Principles of Management—Osteoarthritis

Pain, joint stiffness, decreased muscle performance, and decreased aerobic capacity affect the quality of life and increase the risk for disability for the individual with OA. Therapeutic exercise and manual therapy interventions are important in the comprehensive management of OA.

 

Patient instruction

 Education includes teaching the patient about the disease of OA, how to protect the joints while remaining active, and how to manage the symptoms. The patient is instructed in a home program of safe exercises to improve muscle performance, ROM, and endurance.

 

Pain management—early stages

 Pain and feelings of “stiffness” are common complaints during the early stages. Pain usually occurs because of excessive activity and stress on the involved joint and is relieved with rest. Brief periods of stiffness occur in the morning or after periods of inactivity. This is due to gelling of the involved joints after periods of inactivity. Movement relieves the stasis and feelings of stiffness. It is important to find a balance between activity and rest and to correct biomechanical stresses in order to prevent, retard, or correct the mechanical limitations.

 

Pain management—late stage

 During the late stages of the disease, pain is often present at rest. The pain is probably from secondary involvement of subchondral bone, synovium, and the joint capsule. In the spine, if bony growth encroaches on the nerve root, there may be radicular pain. Pain that cannot be managed with activity modification and analgesics is usually an indication for surgical intervention.

 

Assistive and supportive devices and activity

 With progression of the disease, the bony remodeling, swelling, and contractures alter the transmission of forces through the joint, which further perpetuates the deforming forces and creates joint deformity. Functional activities become more difficult; and adaptive or assistive devices, such as a raised toilet seat, cane, or walker, may be needed to decrease painful stresses and maintain function. Shock absorbing footwear may decrease the stresses in OA of the knees. Aquatic therapy and group-based exercise in water decreases pain and improves physical function in patients with lower extremity OA.

Osteoarthritis


Resistance exercise

Progressive weakening in the muscle occurs either from inactivity or from inhibition of the neuronal pools. Weak muscles may add to the joint dysfunction. Strong muscles protect the joint. Resistance exercises, within the tolerance of the joint, should be part of the patient’s exercise program. When performing

resistive exercises, it is important to avoid deforming forces and heavy weights that the patient cannot control or that cause joint pain. Adaptations include the use of multiple-angle isometrics in pain-free positions, applying resistance only through arcs of motion that are not painful, and use of a pool to decrease weight-bearing stresses and improve functional performance.

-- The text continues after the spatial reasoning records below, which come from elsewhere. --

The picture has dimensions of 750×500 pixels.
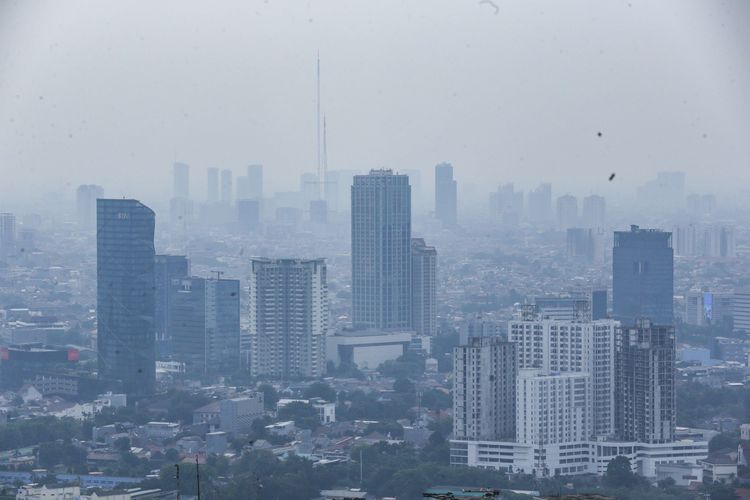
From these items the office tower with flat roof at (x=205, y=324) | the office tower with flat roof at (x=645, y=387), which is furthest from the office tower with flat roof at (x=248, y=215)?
the office tower with flat roof at (x=645, y=387)

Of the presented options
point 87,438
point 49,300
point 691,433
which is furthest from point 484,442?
point 49,300

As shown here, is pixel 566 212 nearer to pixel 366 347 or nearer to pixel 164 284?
pixel 366 347

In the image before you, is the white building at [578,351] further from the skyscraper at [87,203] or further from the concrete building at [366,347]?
the skyscraper at [87,203]

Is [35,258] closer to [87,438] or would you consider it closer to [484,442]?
[87,438]

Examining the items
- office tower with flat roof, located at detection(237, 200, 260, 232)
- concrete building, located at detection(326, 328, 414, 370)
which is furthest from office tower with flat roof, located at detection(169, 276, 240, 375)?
office tower with flat roof, located at detection(237, 200, 260, 232)

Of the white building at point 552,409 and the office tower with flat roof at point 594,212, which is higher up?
the office tower with flat roof at point 594,212

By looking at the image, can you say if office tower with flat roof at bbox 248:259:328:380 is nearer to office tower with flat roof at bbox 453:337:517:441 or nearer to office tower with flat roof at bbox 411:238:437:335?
office tower with flat roof at bbox 411:238:437:335
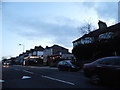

Stretching and joint mobilization

 Stretching and joint mobilization techniques are used to increase mobility. The patient should be taught self-stretching/flexibility exercises and the importance of movement to counteract the developing restrictions.


Balance activities.

 Joint position sense may be impaired. Nontraditional forms of exercise such as Tai Chi have been found to be effective for improving balance in patients with OA.

Aerobic conditioning

 The patient should be instructed in low-, moderate-, or high-intensity exercises designed to improve cardiopulmonary function. The choice of exercise should have low impact on the joints, such as walking, biking, and swimming. Jogging, jumping, and activities that cause repetitive intensive loading should be avoided.